Salameh Shatha, Guerrelli Devon, Miller Jacob A, Desai Manan, Moise Nicolae, Yerebakan Can, Bruce Alisa, Sinha Pranava, d'Udekem Yves, Weinberg Seth H, Posnack Nikki Gillum
bioRxiv. 2024 Apr 23:2024.04.19.589826. doi: 10.1101/2024.04.19.589826.
Nearly 1% or 1.3 million babies are born with congenital heart disease (CHD) globally each year - many of whom will require palliative or corrective heart surgery within the first few years of life. A detailed understanding of cardiac maturation can help to expand our knowledge on cardiac diseases that develop during gestation, identify age-appropriate cardiovascular drug therapies, and inform clinical care decisions related to surgical repair, myocardial preservation, or postoperative management. Yet, to date, our knowledge of the temporal changes that cardiomyocytes undergo during postnatal development is largely limited to animal models.
Right atrial tissue samples were collected from n=117 neonatal, infant, and pediatric patients undergoing correct surgery due to (acyanotic) CHD. Patients were stratified into five age groups: neonate (0-30 days), infant (31-364 days), toddler to preschool (1-5 years), school age (6-11 years), and adolescent to young adults (12-32 years). We measured age-dependent adaptations in cardiac gene expression, and used computational modeling to simulate action potential and calcium transients.
Enrichment of differentially expressed genes (DEG) was explored, revealing age-dependent changes in several key biological processes (cell cycle, cell division, mitosis), cardiac ion channels, and calcium handling genes. Gene-associated changes in ionic currents exhibited both linear trends and sudden shifts across developmental stages, with changes in calcium handling ( ) and repolarization ( ) most strongly associated with an age-dependent decrease in the action potential plateau potential and increase in triangulation, respectively. We also note a shift in repolarization reserve, with lower expression in younger patients, a finding likely tied to the increased amplitude of triggered by elevated sympathetic activation in pediatric patients.

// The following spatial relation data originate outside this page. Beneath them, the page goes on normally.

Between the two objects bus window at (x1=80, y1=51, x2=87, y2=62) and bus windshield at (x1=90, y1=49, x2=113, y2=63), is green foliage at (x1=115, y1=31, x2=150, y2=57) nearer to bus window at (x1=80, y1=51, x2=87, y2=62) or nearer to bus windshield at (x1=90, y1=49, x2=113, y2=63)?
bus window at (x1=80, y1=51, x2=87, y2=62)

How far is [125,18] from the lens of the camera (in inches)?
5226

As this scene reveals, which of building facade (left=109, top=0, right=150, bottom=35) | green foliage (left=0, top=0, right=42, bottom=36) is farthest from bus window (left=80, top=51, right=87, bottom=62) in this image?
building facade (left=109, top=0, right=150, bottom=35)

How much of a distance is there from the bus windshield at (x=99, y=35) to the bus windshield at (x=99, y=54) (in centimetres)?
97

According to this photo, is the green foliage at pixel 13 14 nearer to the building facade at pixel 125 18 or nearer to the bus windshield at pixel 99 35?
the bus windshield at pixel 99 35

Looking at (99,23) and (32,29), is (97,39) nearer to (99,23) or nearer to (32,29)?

This study provides valuable insights into age-dependent changes in human cardiac gene expression and electrophysiology among patients with CHD, shedding light on molecular mechanisms underlying cardiac development and function across different developmental stages.

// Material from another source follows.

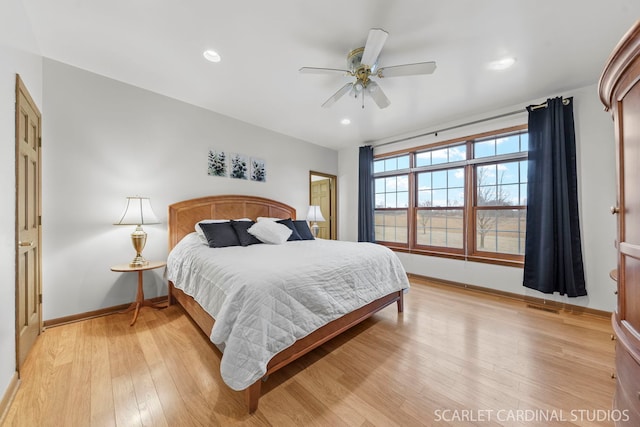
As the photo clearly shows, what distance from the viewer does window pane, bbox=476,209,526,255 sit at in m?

全球每年有近1%(即130万)的婴儿患有先天性心脏病(CHD)——其中许多婴儿在生命的头几年需要进行姑息性或矫正性心脏手术。深入了解心脏成熟过程有助于拓展我们对妊娠期发生的心脏疾病的认识,确定适合不同年龄段的心血管药物治疗方法,并为与手术修复、心肌保护或术后管理相关的临床护理决策提供依据。然而,迄今为止,我们对心肌细胞在出生后发育过程中所经历的时间变化的了解主要局限于动物模型。

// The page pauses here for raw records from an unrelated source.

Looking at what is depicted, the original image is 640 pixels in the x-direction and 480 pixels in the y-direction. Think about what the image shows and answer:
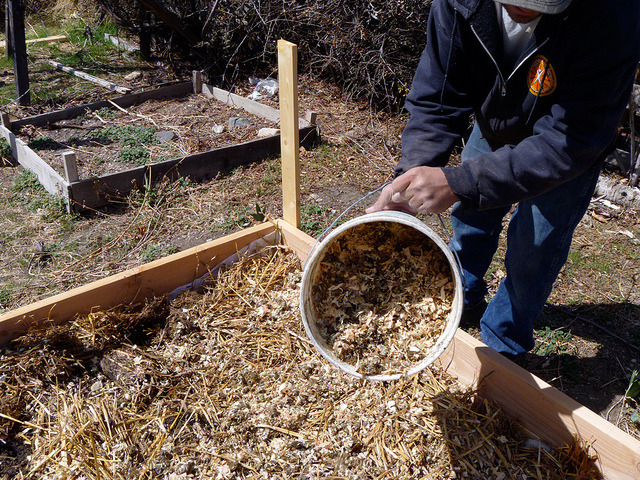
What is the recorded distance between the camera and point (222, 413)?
6.97 ft

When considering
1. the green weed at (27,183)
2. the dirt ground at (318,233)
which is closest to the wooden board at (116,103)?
the dirt ground at (318,233)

从117例因(非青紫型)CHD接受矫正手术的新生儿、婴儿和儿科患者中采集右心房组织样本。患者被分为五个年龄组:新生儿(0 - 30天)、婴儿(31 - 364天)、幼儿至学龄前儿童(1 - 5岁)、学龄儿童(6 - 11岁)以及青少年至青年成人(12 - 32岁)。我们测量了心脏基因表达随年龄的适应性变化,并使用计算模型模拟动作电位和钙瞬变。
对差异表达基因(DEG)进行富集分析,揭示了几个关键生物学过程(细胞周期、细胞分裂、有丝分裂)、心脏离子通道和钙处理基因随年龄的变化。离子电流的基因相关变化在发育阶段呈现出线性趋势和突然转变,钙处理( )和复极化( )的变化分别与动作电位平台期电位随年龄的降低和三角化的增加最为密切相关。我们还注意到复极化储备的变化,年轻患者中 表达较低,这一发现可能与儿科患者交感神经激活增强引发的 振幅增加有关。
本研究为CHD患者心脏基因表达和电生理随年龄的变化提供了有价值的见解,揭示了不同发育阶段心脏发育和功能的分子机制。